The DPDK Membership Library provides an API for DPDK applications to insert a
new member, delete an existing member, or query the existence of a member in a
given set, or a group of sets. For the case of a group of sets, the library
will return not only whether the element has been inserted before in one of
the sets but also which set it belongs to.  The Membership Library is an
extension and generalization of a traditional filter structure (for example
Bloom Filter [Member-bloom]) that has multiple usages in a wide variety of
workloads and applications. In general, the Membership Library is a data
structure that provides a "set-summary" on whether a member belongs to a set,
and as discussed in detail later, there are two advantages of using such a
set-summary rather than operating on a "full-blown" complete list of elements:
first, it has a much smaller storage requirement than storing the whole list of
elements themselves, and secondly checking an element membership (or other
operations) in this set-summary is much faster than checking it for the
original full-blown complete list of elements.

We use the term "Set-Summary" in this guide to refer to the space-efficient,
probabilistic membership data structure that is provided by the library. A
membership test for an element will return the set this element belongs to or
that the element is "not-found" with very high probability of accuracy. Set-summary
is a fundamental data aggregation component that can be used in many network
(and other) applications. It is a crucial structure to address performance and
scalability issues of diverse network applications including overlay networks,
data-centric networks, flow table summaries, network statistics and
traffic monitoring. A set-summary is useful for applications who need to
include a list of elements while a complete list requires too much space
and/or too much processing cost. In these situations, the set-summary works as
a lossy hash-based representation of a set of members. It can dramatically
reduce space requirement and significantly improve the performance of set
membership queries at the cost of introducing a very small membership test error
probability.

.. _figure_membership1:
.. figure:: img/member_i1.*

  Example Usages of Membership Library

There are various usages for a Membership Library in a very
large set of applications and workloads. Interested readers can refer to
[Member-survey] for a survey of possible networking usages. The above figure
provide a small set of examples of using the Membership Library:

* Sub-figure (a)
  depicts a distributed web cache architecture where a collection of proxies
  attempt to share their web caches (cached from a set of back-end web servers) to
  provide faster responses to clients, and the proxies use the Membership
  Library to share summaries of what web pages/objects they are caching. With the
  Membership Library, a proxy receiving an http request will inquire the
  set-summary to find its location and quickly determine whether to retrieve the
  requested web page from a nearby proxy or from a back-end web server.

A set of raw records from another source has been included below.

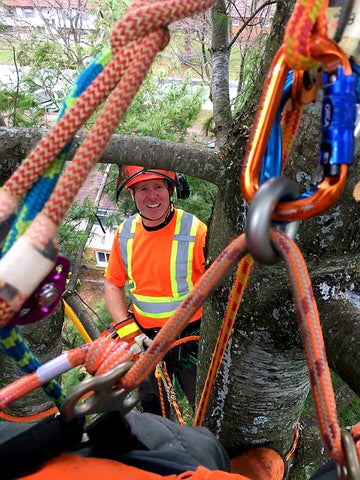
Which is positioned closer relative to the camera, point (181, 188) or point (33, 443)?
point (33, 443)

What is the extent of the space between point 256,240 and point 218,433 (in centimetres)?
97

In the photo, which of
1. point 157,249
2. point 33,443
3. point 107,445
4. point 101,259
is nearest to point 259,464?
point 107,445

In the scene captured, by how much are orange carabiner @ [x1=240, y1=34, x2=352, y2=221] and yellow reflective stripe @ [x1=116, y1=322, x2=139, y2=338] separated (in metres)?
1.72

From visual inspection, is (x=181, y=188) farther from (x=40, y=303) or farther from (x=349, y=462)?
(x=349, y=462)

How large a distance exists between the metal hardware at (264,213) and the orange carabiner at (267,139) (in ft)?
0.05

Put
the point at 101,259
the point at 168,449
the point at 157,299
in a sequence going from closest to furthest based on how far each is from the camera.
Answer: the point at 168,449 → the point at 157,299 → the point at 101,259

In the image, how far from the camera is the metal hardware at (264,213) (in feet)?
1.37

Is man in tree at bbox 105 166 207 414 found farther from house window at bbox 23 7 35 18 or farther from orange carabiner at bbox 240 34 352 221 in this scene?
house window at bbox 23 7 35 18

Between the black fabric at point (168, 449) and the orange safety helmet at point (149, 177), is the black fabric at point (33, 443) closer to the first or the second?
the black fabric at point (168, 449)

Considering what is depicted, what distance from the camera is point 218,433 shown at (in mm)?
1216

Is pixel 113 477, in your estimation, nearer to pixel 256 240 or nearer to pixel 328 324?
pixel 256 240

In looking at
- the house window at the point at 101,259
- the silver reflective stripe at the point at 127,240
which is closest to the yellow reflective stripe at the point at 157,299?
the silver reflective stripe at the point at 127,240

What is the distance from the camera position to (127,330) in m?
2.08

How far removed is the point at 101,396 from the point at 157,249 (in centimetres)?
139
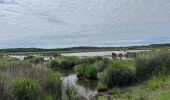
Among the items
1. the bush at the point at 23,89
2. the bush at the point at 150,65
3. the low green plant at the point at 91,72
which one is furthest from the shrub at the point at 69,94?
the low green plant at the point at 91,72

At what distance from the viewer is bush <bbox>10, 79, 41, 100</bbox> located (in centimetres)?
1004

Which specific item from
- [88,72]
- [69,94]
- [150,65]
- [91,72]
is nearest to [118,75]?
[150,65]

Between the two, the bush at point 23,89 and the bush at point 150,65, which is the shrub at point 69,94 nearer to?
the bush at point 23,89

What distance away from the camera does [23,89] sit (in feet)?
33.0

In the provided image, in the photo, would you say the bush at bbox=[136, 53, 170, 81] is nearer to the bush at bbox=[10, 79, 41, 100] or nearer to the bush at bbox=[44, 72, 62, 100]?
the bush at bbox=[44, 72, 62, 100]

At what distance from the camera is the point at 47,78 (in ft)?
42.3

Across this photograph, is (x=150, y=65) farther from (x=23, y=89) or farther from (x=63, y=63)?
(x=63, y=63)

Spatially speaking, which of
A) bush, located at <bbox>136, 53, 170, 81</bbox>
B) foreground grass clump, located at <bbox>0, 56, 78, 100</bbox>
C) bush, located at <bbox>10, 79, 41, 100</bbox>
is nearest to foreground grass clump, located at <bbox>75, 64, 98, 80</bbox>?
bush, located at <bbox>136, 53, 170, 81</bbox>

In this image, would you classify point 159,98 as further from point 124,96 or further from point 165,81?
point 165,81

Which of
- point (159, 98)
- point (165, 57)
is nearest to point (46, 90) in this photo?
point (159, 98)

* Sub-figure (b) depicts another example for using the Membership Library to
  prevent routing loops which is typically done using slow TTL countdown and
  dropping packets when TTL expires. As shown in Sub-figure (b), an embedded
  set-summary in the packet header itself can be used to summarize the set of
  nodes a packet has gone through, and each node upon receiving a packet can check
  whether its id is a member of the set of visited nodes, and if it is, then a
  routing loop is detected.

* Sub-Figure (c) presents another usage of the Membership
  Library to load-balance flows to worker threads with in-order guarantee where a
  set-summary is used to query if a packet belongs to an existing flow or a new
  flow. Packets belonging to a new flow are forwarded to the current least loaded
  worker thread, while those belonging to an existing flow are forwarded to the
  pre-assigned thread to guarantee in-order processing.

* Sub-figure (d) highlights
  yet another usage example in the database domain where a set-summary is used to
  determine joins between sets instead of creating a join by comparing each
  element of a set against the other elements in a different set, a join is done
  on the summaries since they can efficiently encode members of a given set.

Membership Library is a configurable library that is optimized to cover set
membership functionality for both a single set and multi-set scenarios. Two set-summary
schemes are presented including (a) vector of Bloom Filters and (b) Hash-Table based
set-summary schemes with and without false negative probability.
This guide first briefly describes these different types of set-summaries, usage examples for each,
and then it highlights the Membership Library API.

Vector of Bloom Filters
-----------------------

Bloom Filter (BF) [Member-bloom] is a well-known space-efficient
probabilistic data structure that answers set membership queries (test whether
an element is a member of a set) with some probability of false positives and
zero false negatives; a query for an element returns either it is "possibly in
a set" (with very high probability) or "definitely not in a set".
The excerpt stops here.